▶ WORK INSTRUCTIONS
Each line in the records that mentions the word "maine" needs to be listed.

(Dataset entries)
_ _ _ _ _ _ _

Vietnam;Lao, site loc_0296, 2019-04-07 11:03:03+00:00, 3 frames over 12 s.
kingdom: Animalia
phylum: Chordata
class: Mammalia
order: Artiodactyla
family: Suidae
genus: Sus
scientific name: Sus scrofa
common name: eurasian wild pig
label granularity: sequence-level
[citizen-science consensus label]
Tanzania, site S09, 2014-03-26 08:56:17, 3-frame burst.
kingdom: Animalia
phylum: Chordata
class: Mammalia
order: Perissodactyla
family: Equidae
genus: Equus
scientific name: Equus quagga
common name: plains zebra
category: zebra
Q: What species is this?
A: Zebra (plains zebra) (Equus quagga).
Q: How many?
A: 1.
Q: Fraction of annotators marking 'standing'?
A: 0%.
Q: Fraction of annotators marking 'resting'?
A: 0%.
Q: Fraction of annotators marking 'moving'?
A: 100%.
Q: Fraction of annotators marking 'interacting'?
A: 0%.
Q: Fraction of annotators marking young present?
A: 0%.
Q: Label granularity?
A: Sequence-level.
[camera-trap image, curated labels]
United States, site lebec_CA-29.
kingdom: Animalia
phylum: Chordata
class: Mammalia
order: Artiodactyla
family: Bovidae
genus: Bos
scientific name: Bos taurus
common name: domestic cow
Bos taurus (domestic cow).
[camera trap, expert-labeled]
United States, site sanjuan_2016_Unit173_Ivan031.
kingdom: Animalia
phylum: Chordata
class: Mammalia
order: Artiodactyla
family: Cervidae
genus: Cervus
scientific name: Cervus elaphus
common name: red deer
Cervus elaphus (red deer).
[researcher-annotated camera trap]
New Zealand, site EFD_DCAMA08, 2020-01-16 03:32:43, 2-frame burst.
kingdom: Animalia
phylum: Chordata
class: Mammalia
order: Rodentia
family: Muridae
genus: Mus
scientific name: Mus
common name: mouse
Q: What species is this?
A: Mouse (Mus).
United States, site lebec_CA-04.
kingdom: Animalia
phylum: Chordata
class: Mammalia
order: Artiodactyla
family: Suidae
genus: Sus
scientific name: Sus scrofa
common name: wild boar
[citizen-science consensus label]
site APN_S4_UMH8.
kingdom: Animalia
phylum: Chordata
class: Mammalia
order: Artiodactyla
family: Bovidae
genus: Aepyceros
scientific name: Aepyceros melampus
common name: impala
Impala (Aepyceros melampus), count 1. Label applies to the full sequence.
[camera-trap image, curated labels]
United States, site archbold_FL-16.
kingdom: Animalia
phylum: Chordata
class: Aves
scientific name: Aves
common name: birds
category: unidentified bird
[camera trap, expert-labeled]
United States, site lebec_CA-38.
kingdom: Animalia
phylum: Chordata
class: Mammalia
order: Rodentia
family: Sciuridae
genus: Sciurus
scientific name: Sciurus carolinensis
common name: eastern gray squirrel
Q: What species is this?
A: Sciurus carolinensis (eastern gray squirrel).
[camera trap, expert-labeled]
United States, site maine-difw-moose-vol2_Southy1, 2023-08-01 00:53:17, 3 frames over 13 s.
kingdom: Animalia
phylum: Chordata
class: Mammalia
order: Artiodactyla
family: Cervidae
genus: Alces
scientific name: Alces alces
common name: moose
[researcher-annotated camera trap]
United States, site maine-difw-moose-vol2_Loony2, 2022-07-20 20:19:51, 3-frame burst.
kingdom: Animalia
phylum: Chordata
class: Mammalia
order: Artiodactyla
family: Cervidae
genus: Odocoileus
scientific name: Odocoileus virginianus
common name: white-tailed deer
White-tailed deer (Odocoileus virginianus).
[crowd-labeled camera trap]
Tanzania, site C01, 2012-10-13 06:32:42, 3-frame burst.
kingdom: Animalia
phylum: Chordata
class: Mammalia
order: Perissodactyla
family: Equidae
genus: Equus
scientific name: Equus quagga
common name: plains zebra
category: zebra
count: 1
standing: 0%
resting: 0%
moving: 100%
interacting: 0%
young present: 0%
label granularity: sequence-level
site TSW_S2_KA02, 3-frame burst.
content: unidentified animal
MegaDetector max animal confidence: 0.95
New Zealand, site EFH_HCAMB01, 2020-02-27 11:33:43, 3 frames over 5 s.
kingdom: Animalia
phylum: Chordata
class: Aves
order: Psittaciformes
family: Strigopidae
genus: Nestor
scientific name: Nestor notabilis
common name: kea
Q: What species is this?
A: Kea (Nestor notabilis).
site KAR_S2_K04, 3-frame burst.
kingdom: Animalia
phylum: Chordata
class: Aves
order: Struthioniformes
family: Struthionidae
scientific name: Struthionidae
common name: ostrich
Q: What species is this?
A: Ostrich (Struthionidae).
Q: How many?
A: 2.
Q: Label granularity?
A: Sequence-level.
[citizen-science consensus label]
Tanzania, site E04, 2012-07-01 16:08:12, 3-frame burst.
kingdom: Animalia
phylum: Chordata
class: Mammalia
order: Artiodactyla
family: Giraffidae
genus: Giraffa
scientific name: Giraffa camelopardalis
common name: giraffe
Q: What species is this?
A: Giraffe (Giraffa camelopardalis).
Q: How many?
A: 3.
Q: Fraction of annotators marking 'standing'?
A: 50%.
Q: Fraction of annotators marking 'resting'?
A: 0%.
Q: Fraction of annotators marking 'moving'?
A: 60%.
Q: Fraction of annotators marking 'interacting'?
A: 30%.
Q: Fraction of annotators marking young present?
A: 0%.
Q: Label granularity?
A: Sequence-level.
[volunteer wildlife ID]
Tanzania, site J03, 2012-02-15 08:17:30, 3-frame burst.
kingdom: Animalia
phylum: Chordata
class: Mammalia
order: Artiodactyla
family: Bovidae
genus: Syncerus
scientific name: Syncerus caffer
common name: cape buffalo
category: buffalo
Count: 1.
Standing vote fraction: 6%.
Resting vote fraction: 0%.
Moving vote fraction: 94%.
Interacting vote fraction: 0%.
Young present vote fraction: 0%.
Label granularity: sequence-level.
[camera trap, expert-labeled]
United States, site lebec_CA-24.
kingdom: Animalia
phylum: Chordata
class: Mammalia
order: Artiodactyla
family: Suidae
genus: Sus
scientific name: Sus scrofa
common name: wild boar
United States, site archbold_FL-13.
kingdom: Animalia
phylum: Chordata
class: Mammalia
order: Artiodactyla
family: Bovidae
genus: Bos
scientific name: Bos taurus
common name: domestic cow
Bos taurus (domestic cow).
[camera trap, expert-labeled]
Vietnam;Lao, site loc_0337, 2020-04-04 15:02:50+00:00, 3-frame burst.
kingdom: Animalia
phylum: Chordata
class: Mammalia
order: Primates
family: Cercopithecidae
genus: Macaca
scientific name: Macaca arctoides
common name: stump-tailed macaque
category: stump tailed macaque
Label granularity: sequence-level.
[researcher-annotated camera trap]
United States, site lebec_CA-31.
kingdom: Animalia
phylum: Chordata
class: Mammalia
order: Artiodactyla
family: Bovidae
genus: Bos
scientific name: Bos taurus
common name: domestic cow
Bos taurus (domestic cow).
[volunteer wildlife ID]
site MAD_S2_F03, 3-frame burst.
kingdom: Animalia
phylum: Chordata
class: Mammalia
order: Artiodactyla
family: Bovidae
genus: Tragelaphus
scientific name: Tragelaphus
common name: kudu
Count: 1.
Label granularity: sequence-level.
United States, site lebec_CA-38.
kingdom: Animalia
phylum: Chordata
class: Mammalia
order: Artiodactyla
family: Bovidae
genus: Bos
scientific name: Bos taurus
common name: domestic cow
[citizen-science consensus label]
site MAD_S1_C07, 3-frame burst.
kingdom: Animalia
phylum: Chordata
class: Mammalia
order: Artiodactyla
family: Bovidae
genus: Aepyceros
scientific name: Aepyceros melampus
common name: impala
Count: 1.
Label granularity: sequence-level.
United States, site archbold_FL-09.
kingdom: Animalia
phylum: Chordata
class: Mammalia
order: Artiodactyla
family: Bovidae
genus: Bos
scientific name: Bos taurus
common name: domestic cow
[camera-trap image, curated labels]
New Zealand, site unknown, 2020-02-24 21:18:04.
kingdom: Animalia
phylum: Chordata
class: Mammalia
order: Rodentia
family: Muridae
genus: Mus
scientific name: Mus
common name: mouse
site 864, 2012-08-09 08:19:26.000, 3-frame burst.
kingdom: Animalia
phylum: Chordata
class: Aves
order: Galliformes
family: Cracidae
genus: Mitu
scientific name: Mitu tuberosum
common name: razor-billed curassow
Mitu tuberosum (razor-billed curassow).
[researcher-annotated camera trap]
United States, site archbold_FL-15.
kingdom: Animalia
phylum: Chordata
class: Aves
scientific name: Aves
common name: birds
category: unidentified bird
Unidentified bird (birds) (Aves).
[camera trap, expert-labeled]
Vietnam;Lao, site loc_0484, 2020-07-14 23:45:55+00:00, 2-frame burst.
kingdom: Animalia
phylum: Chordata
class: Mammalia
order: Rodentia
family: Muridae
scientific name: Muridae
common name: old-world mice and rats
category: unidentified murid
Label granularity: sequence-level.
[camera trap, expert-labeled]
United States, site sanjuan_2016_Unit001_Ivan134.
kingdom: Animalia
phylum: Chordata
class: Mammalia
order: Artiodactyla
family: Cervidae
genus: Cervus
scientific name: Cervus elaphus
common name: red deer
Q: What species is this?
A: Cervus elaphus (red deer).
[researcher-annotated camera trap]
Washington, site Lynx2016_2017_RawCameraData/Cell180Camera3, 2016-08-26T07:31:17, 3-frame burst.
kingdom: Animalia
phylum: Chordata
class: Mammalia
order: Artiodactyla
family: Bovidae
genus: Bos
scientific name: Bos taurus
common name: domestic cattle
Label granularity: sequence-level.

_ _ _ _ _ _ _

▶ RESPONSE TO THE EXERCISE
United States, site maine-difw-moose-vol2_Southy1, 2023-08-01 00:53:17, 3 frames over 13 s.
United States, site maine-difw-moose-vol2_Loony2, 2022-07-20 20:19:51, 3-frame burst.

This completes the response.